A loan default — failing to keep up with federal student-loan payments — is one of the worst financial outcomes a borrower can face. The official Department of Education two-year default rate for La Sierra is shown below.
| Metric | Value |
|---|---|
| 2-year cohort default rate | 3.3% |
| Borrowers in the cohort | 542 |
This rate follows a borrower cohort from the start of repayment through the two-year window the Department of Education uses.
Borrowing varies by family income, by first-generation status, and by dependency status.
Median Debt by Income Bracket
| Income tier | Median federal debt |
|---|---|
| Low income | $22,404 |
| Middle income | $19,629 |
| High income | $15,000 |
First-Generation Comparison
| Cohort | Median federal debt |
|---|---|
| First-generation students | $20,463 |
| Continuing-generation students | $17,000 |
By Dependency Status
| Cohort | Median federal debt |
|---|---|
| Dependent students | $18,042 |
| Independent students | $24,781 |
These pre-calculated indicators summarize the borrowing gaps between cohorts at La Sierra.
Subsidized vs.

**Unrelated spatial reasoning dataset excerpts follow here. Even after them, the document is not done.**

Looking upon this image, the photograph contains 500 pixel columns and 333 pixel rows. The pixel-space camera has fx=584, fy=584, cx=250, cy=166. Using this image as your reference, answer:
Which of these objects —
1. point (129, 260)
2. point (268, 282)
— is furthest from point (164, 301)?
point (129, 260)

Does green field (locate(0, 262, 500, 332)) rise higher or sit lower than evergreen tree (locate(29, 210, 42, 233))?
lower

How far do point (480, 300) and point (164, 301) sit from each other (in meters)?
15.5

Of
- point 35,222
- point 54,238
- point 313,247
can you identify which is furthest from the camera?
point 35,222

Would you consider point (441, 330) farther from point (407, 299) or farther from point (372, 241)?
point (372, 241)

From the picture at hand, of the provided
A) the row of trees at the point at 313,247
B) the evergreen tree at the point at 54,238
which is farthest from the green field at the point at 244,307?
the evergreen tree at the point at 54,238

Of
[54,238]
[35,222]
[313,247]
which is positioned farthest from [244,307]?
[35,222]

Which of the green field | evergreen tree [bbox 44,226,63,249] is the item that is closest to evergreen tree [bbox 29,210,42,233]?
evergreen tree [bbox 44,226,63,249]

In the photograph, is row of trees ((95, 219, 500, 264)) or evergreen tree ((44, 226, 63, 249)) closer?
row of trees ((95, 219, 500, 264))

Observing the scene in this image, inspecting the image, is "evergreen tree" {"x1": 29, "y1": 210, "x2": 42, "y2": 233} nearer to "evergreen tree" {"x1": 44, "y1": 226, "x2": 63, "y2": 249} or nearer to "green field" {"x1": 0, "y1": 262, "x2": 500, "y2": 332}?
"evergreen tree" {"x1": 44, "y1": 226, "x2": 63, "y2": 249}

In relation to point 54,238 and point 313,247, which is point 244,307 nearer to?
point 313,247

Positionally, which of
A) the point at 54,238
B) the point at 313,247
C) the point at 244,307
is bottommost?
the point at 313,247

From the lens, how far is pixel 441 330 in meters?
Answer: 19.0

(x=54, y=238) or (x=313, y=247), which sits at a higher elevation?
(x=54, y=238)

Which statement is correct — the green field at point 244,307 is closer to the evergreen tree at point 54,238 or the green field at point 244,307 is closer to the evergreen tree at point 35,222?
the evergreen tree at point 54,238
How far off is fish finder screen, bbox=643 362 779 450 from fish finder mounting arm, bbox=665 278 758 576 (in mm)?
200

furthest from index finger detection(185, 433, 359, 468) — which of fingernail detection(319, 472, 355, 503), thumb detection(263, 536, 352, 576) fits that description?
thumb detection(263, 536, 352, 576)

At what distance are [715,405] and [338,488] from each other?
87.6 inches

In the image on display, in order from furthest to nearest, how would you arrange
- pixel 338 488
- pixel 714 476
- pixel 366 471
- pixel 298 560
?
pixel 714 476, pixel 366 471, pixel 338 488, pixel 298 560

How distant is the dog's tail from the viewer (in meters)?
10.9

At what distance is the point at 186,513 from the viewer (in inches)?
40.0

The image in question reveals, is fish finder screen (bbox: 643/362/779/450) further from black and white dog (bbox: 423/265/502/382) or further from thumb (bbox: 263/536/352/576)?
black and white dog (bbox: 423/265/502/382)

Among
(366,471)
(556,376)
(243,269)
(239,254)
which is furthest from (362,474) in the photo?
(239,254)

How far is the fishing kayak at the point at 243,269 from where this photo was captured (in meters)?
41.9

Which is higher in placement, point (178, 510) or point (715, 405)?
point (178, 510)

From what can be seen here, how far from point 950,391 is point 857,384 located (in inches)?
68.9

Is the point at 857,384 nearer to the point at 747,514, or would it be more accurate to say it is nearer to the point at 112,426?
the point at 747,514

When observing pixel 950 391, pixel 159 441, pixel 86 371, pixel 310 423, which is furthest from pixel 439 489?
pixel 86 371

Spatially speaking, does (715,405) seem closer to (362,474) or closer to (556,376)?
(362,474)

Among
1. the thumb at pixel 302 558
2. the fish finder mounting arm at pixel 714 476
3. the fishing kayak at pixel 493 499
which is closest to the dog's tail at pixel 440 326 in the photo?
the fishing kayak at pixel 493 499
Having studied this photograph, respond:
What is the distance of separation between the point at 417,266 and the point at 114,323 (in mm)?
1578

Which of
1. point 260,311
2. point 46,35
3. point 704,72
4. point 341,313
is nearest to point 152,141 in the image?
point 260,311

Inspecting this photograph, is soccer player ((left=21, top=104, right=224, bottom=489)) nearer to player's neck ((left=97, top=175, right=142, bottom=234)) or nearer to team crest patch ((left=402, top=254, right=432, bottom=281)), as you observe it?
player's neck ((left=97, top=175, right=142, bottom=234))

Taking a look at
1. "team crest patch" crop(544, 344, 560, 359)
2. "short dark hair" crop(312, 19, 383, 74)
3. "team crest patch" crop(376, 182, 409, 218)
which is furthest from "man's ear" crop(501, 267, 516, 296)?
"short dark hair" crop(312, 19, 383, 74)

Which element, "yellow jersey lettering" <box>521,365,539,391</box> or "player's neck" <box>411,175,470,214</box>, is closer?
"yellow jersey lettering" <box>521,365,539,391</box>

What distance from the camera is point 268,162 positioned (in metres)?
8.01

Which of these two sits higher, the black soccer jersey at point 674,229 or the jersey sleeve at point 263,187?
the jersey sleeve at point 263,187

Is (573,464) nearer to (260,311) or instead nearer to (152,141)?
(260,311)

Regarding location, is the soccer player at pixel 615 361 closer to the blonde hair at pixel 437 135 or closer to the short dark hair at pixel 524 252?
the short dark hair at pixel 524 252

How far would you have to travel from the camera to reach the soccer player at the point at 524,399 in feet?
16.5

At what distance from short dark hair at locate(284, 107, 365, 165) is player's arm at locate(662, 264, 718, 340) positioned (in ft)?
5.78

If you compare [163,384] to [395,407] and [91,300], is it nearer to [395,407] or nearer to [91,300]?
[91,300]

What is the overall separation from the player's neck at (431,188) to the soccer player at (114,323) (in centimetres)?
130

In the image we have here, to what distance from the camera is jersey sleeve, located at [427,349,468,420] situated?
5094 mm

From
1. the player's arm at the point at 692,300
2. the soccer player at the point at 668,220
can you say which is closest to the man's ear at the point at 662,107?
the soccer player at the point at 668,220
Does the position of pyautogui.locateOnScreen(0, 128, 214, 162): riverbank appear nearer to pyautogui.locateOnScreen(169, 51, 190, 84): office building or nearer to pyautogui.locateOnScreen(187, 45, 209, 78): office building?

Unsubsidized Loans
Subsidized loans pause interest while you are in school; unsubsidized loans do not. That difference compounds over four years, so the type of loan you take matters as much as the amount.
Worth Knowing
Federal student loans are not discharged in bankruptcy in all but the rarest cases, and the government can withhold part of your income or tax refund if you default.
References
More about our data sources and methodologies.